The main thing to think about is this: how does AI speed up this timeline?
Well, ideally for everything before clinical trials, you might be able to iterate a lot faster. Maybe the conventional discovery and optimization phase (before trials) used to take 4.5 years on average. And if Insilico says they already got down to 30 months, it’s probably possible to compress this even further down to say 12 months or less. Really, a lot of the discovery and labwork should be able to be automated.

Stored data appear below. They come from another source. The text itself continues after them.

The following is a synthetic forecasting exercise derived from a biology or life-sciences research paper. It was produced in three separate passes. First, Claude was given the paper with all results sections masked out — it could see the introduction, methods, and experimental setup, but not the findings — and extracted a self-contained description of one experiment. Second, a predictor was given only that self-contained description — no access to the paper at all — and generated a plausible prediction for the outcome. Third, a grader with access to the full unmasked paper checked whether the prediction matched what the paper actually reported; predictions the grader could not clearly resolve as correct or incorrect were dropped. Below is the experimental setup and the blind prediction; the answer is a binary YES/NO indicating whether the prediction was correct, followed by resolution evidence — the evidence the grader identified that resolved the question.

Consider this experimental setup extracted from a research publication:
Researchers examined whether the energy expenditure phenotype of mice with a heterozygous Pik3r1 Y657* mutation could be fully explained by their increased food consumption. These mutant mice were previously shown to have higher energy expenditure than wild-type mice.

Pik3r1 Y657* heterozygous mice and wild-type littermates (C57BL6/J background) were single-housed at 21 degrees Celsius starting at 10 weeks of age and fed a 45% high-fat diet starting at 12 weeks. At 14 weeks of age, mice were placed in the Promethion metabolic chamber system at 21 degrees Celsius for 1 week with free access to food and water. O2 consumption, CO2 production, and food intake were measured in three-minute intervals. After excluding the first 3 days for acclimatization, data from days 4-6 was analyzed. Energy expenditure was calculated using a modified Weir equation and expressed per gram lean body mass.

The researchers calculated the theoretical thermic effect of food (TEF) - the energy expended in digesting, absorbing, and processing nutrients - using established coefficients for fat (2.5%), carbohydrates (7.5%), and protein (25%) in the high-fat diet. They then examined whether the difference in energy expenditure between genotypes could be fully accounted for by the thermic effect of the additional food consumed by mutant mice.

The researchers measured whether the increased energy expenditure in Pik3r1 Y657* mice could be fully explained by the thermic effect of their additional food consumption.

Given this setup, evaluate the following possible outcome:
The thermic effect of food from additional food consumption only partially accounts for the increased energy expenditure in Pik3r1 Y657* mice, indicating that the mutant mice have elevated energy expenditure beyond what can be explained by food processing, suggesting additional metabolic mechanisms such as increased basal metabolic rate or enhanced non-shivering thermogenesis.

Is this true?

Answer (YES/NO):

Trials: How does AI change this?
Discovery is the most obvious place AI will help produce drugs faster. When it comes to trials, it’s murkier.
But that’s not to say there are no benefits to be had here, although to be fair, it’s less dramatic. Let’s start with the components of a trial.
- Protocol design (how do you run the trial?)
- Site selection (which hospital, etc)
- Recruiting patients
- Treatment & monitoring
- Analyze
There are a lot more steps and components, but at a high level, those are the components. A lot of these can be optimized with straightforward SaaS application-style software and simple bits of data science.
I used GPT5.5 to help me build this table with some handwavy numbers and ideas around cost reduction and time speedup.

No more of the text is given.